## WRITTEN TASK
Gather every line of the material below that contains the word "would", and copy each one. Case counts, so only lines with that exact capitalization qualify.

## EXCERPTED DATA
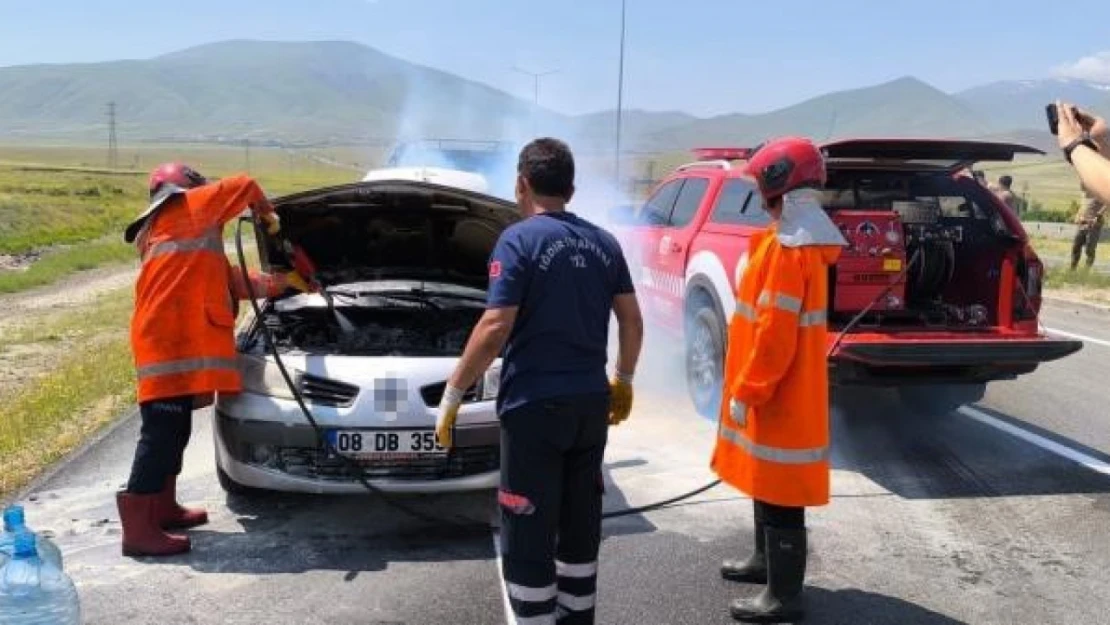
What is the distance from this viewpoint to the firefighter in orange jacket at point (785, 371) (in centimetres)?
397

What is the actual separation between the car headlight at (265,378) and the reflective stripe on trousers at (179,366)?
0.21m

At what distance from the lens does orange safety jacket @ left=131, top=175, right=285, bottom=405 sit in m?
4.85

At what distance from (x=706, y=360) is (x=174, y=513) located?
388 cm

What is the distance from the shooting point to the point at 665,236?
855cm

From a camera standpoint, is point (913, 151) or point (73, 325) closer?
point (913, 151)

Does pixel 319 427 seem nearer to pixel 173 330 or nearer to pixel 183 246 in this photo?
pixel 173 330

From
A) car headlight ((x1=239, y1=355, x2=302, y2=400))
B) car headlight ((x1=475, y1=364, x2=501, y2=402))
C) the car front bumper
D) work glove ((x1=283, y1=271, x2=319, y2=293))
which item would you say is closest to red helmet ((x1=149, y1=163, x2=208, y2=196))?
work glove ((x1=283, y1=271, x2=319, y2=293))

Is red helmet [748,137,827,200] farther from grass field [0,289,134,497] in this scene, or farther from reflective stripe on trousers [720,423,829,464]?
grass field [0,289,134,497]

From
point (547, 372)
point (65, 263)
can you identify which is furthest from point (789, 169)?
point (65, 263)

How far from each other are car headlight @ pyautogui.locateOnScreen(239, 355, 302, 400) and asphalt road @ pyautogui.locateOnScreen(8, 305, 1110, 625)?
73 cm

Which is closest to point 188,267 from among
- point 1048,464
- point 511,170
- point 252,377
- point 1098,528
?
point 252,377

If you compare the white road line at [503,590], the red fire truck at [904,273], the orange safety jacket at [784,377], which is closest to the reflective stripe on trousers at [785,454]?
the orange safety jacket at [784,377]

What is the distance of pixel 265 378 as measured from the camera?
5137 millimetres

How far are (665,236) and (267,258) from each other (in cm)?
375
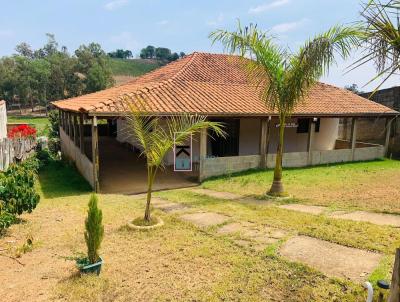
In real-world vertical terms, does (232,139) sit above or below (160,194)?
above

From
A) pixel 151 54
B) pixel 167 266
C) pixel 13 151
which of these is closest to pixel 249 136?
pixel 13 151

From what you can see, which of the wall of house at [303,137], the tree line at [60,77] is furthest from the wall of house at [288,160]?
the tree line at [60,77]

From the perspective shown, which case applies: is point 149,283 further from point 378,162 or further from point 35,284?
point 378,162

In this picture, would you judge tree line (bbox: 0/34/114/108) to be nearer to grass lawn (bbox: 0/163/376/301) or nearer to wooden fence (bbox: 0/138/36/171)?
wooden fence (bbox: 0/138/36/171)

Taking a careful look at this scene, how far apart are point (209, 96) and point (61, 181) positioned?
6711mm

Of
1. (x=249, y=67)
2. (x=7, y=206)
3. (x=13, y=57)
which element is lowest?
(x=7, y=206)

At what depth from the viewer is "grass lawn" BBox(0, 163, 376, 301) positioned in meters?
4.03

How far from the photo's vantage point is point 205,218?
7.20 m

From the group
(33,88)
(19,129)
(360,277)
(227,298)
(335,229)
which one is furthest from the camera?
(33,88)

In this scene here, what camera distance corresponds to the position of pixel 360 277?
4.28 m

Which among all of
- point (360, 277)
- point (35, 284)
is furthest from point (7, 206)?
point (360, 277)

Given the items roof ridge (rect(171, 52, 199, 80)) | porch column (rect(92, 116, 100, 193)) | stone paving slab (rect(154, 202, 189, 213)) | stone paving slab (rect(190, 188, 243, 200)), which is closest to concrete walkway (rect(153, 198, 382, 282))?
stone paving slab (rect(154, 202, 189, 213))

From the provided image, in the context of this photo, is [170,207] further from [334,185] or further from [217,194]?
[334,185]

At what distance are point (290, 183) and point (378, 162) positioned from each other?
815cm
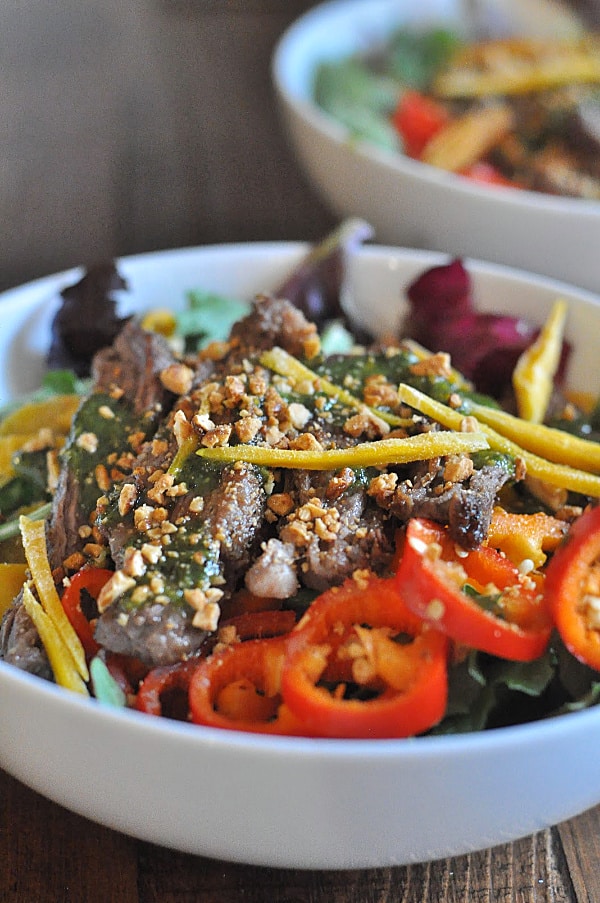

## TASK RESPONSE
which item would you say is closest to red helmet ((x1=149, y1=163, x2=208, y2=196))?
In this picture, would you judge tree line (bbox: 0/34/114/108) to be nearer to grass lawn (bbox: 0/163/376/301) or nearer to wooden fence (bbox: 0/138/36/171)?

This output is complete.